Amid festival cheer and above-normal monsoons, the consumer sentiment of urban Indians has reported a major uptick of 4.3 percentage points in October, according to the monthly LSEG-Ipsos Primary Consumer Sentiment Index (PCSI) India Report. Consumer sentiment witnessed a minor uptick of 0.4 percentage points in September, which recovered from a dip of 2.9 percentage points in August.
As the LSEG-Ipsos PCSI maps consumer sentiment on 4 sub-indices, there has been an improvement on all fronts. The PCSI current personal financial conditions sub-index (current conditions) is up by 7.7 percentage points, while the PCSI economic expectations (expectations) sub-index is up 3.3 percentage points.
On the investment front, the PCSI investment climate sub-index is up 7.1 percentage points and sentiment for the PCSI employment confidence (jobs) sub-index, has seen a minor surge of 0.3 percentage points.
"Consumer sentiment has phenomenally improved for personal finances, for day-to-day household expenditure, and investments – making it conducive for customers to save and invest in big-ticket purchases, in the festival season, particularly, when marketers are doling out promotional schemes and easy financing. Confidence around the economy is seeing a major rebound, riding on good monsoons and boosted by growth in infrastructure and domestic consumption,” stated Amit Adarkar, Chief Executive Officer (CEO), Ipsos India.
Among the 29 countries, India (66.3) now holds the highest national index score. India and Indonesia (62.1) are the only countries with a national index score of 60 or higher.
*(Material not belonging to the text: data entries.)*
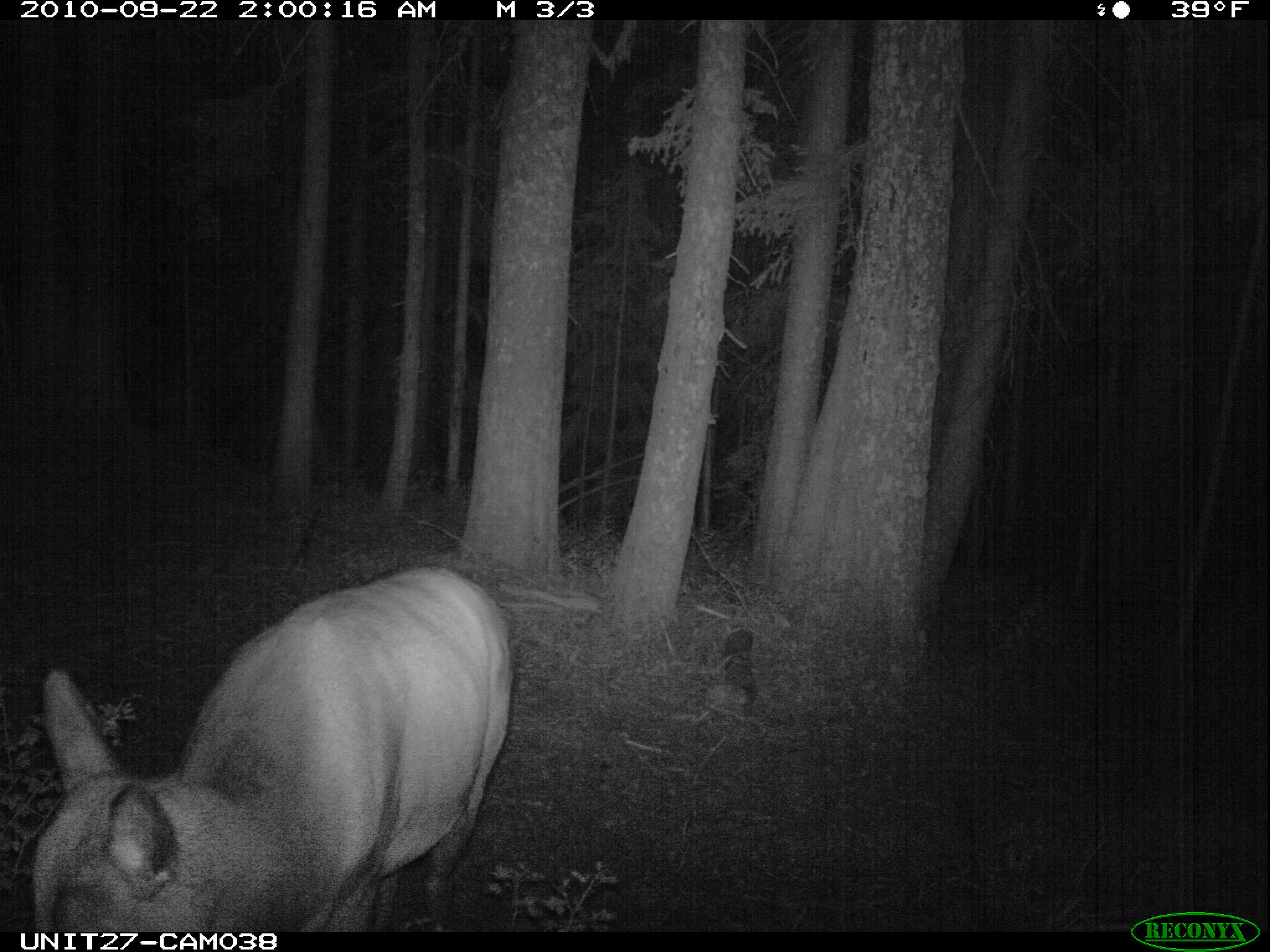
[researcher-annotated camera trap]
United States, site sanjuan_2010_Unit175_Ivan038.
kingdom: Animalia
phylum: Chordata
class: Mammalia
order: Artiodactyla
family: Cervidae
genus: Cervus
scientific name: Cervus elaphus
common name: red deer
Cervus elaphus (red deer).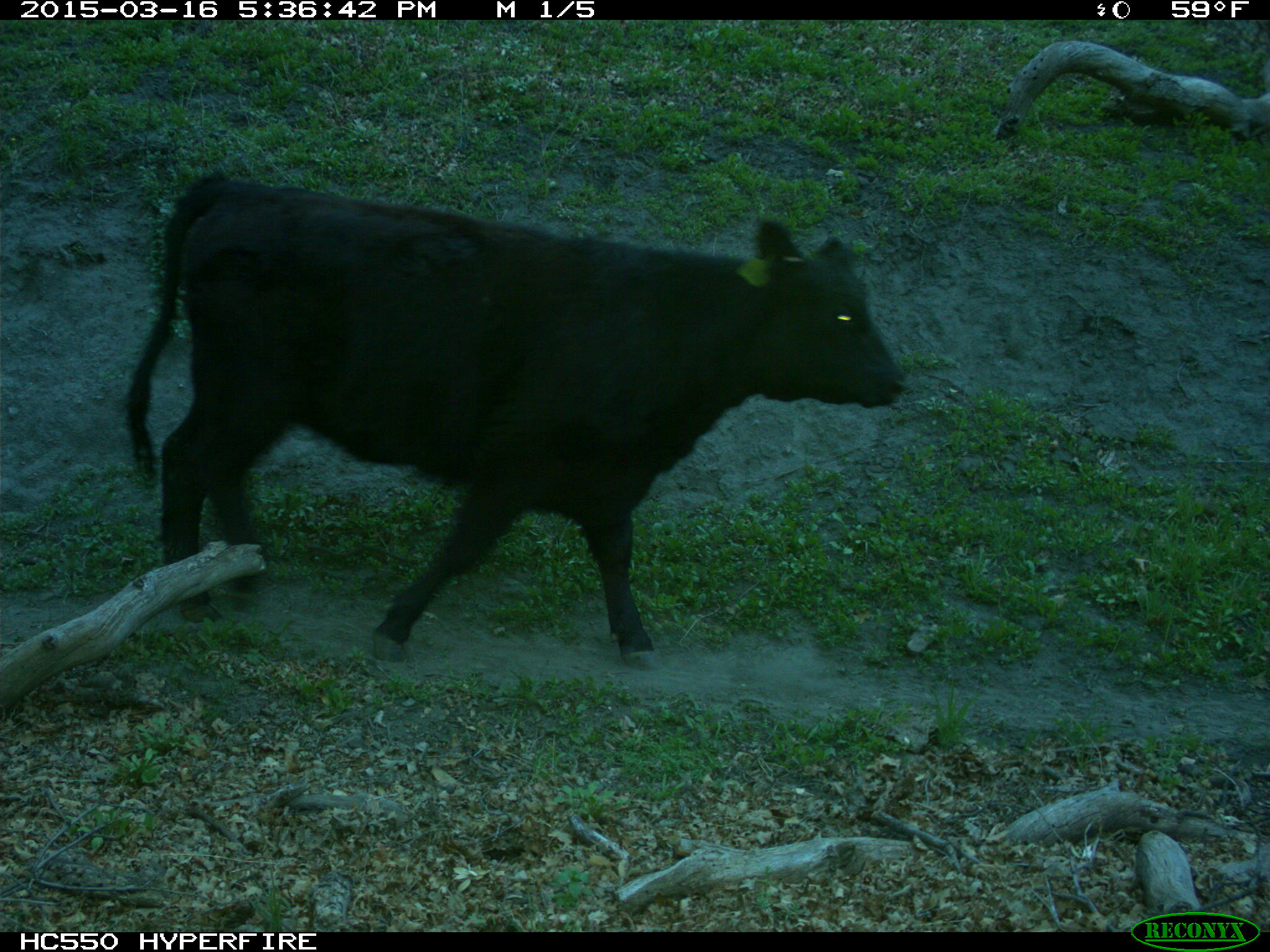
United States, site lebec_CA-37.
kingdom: Animalia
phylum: Chordata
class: Mammalia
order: Artiodactyla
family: Bovidae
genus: Bos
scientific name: Bos taurus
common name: domestic cow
Bos taurus (domestic cow).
Ten other countries now show a national index above the 50-point mark: Singapore (58.3), Malaysia (58.2), Thailand (56.8), the U.S. (55.6), Sweden (55.4), Mexico (53.8), Brazil (53.4), the Netherlands (52.1), South Africa (51.4), and Great Britain (50.7).
In contrast, just three countries, Japan (39.3), Hungary (35.3), and Türkiye (33.0), show a National Index below the 40-point mark.